TASK PROMPT:
In the material below, find the line with "At what distance from"; set down that line and every line after it to the end, exactly, without pictures.
═══ SUPPLIED MATERIAL ═══
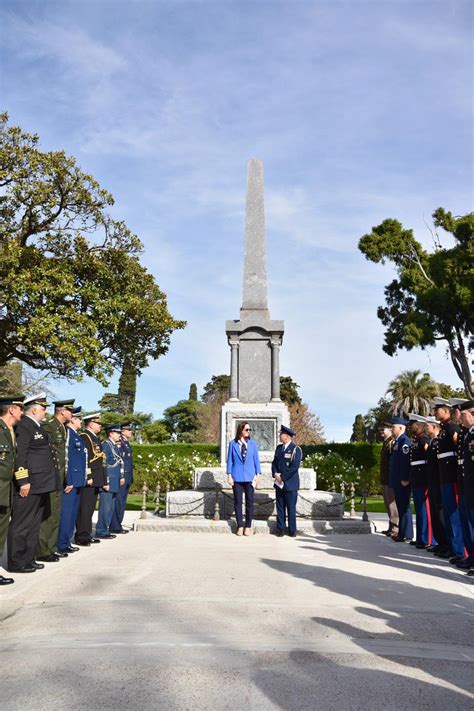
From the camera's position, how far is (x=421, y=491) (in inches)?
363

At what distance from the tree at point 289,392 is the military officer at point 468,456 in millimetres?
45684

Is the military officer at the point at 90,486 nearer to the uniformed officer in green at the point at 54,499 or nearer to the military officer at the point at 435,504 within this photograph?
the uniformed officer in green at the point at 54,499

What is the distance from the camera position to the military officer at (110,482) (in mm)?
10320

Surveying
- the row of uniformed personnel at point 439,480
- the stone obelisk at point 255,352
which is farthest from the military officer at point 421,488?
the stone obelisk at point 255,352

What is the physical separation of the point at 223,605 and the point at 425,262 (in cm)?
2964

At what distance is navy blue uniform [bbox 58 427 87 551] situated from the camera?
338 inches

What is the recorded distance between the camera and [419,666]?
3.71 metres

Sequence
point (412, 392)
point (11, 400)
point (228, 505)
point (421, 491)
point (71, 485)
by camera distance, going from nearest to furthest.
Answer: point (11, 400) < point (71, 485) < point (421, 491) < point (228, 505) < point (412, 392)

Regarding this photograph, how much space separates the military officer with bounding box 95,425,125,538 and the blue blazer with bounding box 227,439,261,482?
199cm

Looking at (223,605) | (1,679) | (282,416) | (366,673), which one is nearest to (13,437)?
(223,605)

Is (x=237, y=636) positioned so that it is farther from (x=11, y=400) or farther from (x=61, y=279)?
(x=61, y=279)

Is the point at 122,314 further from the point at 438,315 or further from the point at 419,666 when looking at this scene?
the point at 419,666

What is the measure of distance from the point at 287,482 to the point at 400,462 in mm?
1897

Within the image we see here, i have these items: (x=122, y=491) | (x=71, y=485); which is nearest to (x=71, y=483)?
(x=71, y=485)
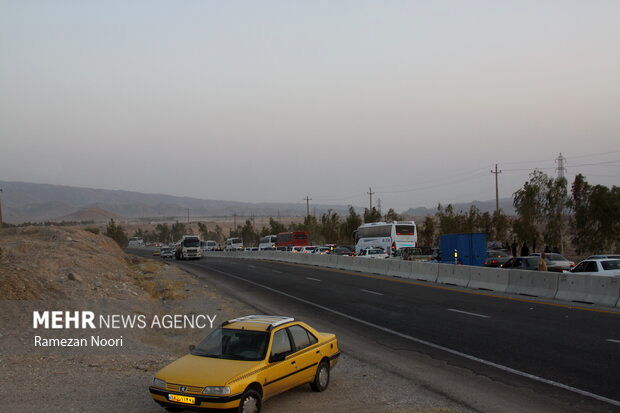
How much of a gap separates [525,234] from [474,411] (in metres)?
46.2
═══
FULL RESPONSE:
At what distance from the tree at point 289,392 is the military officer at point 468,456 in millimetres?
45684

Is the military officer at the point at 90,486 nearer to the uniformed officer in green at the point at 54,499 or nearer to the military officer at the point at 435,504 within this photograph?
the uniformed officer in green at the point at 54,499

What is the distance from the camera position to the military officer at (110,482) (in mm)?
10320

Surveying
- the row of uniformed personnel at point 439,480
- the stone obelisk at point 255,352
which is farthest from the military officer at point 421,488?
the stone obelisk at point 255,352

What is the physical separation of the point at 223,605 and the point at 425,262 (in cm)?
2964

At what distance is navy blue uniform [bbox 58 427 87 551] situated from the camera?
338 inches

What is the recorded distance between the camera and [419,666]?
3.71 metres

Sequence
point (412, 392)
point (11, 400)
point (228, 505)
point (421, 491)
point (71, 485)
by camera distance, going from nearest to furthest.
Answer: point (11, 400) < point (71, 485) < point (421, 491) < point (228, 505) < point (412, 392)

Regarding this photograph, how much space separates the military officer with bounding box 95,425,125,538 and the blue blazer with bounding box 227,439,261,482?
199cm

Looking at (223,605) | (1,679) | (282,416) | (366,673), which one is nearest to (13,437)?
(223,605)

Is (x=237, y=636) positioned so that it is farther from (x=11, y=400) or farther from (x=61, y=279)?
(x=61, y=279)

Is the point at 122,314 further from the point at 438,315 or further from the point at 419,666 when looking at this scene?
the point at 419,666

What is the measure of distance from the point at 287,482 to the point at 400,462 in mm?
1897

Within the image we see here, i have these items: (x=122, y=491) | (x=71, y=485); which is nearest to (x=71, y=483)?
(x=71, y=485)
How much of a gap separates [525,234] from [474,411] (in metres)?
46.2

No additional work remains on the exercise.